Ich weiß jetzt, dass Camilla schwer ist. Ich weiß jetzt, dass ihr Körper bitter ist. Ich weiß jetzt mehr von Camilla. Ich liege und sauge an der ausgegangenen Pfeife, zu faul, um ins Badezimmer zu gehen.
Das Deckenlicht flammt auf. Camilla steht im Türrahmen und schleift die Steppdecke hinter sich her.
«Ich kann nicht einschlafen.»
Antwort wartet sie nicht ab. Sie knipst das Licht aus und legt sich neben mich. Sie nimmt den Platz auf meiner Schulter ein, als hätte ihr Kopf immer dort gelegen, als hätte sie jetzt einen dauernden Anspruch darauf. Ich liege still und starre an die Decke, Lichtreflexe spielen auf dem kalkigen Weiß.
Sie ist eingeschlafen. Ihr Atem verrät es. Vorsichtig ziehe ich die Decke um ihre Schultern.
Sie verlängerte ihren Aufenthalt um drei Tage. Camilla ist einundzwanzig, ich bin einunddreißig.

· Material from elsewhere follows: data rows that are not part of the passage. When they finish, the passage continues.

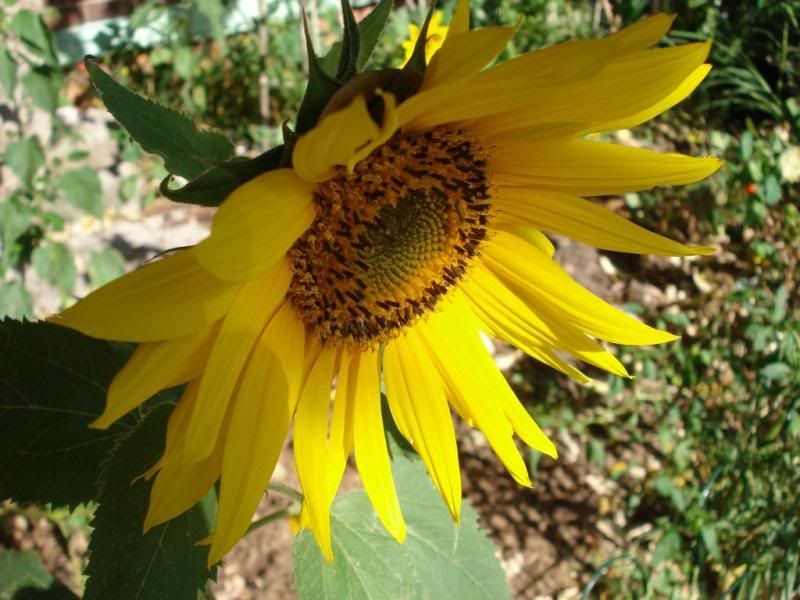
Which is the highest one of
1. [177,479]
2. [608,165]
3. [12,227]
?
[12,227]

Hören Sie, hatte ich dem Soziologen gesagt, könnten Sie nicht woanders schreiben? Es stört. Und er hatte geantwortet: Ja, richtig, Sie sollen Besuch haben.
Camilla las viel an diesen stillen Abenden. Während sie in dem einen Buch blätterte, las sie in einem anderen.

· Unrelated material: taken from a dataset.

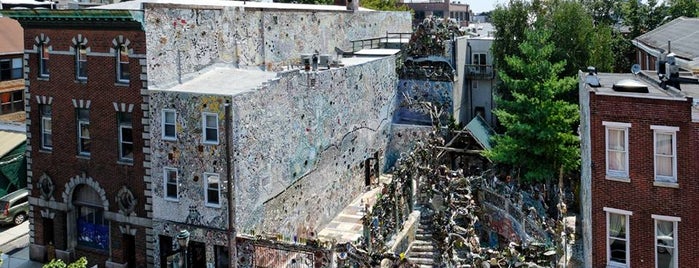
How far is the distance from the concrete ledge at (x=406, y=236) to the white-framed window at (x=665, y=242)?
36.2 ft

«Warum hast du keine Belletristik, Robert?»
«Ich kann nichts an Romanen finden», sagte ich, «die meisten sind auch zu lang.»
Sie überlegte. «Wir verwenden viel Zeit darauf, Faktenwissen zu vermitteln, und wenig, das Gemüt zu erziehen», erklärte sie streitbar.
«So ist es», sagte ich, «und trotzdem gibt es noch immer zu wenig Autos, Maschinen, Konsumwaren, während an Gefühlen kein spürbarer Mangel ist.»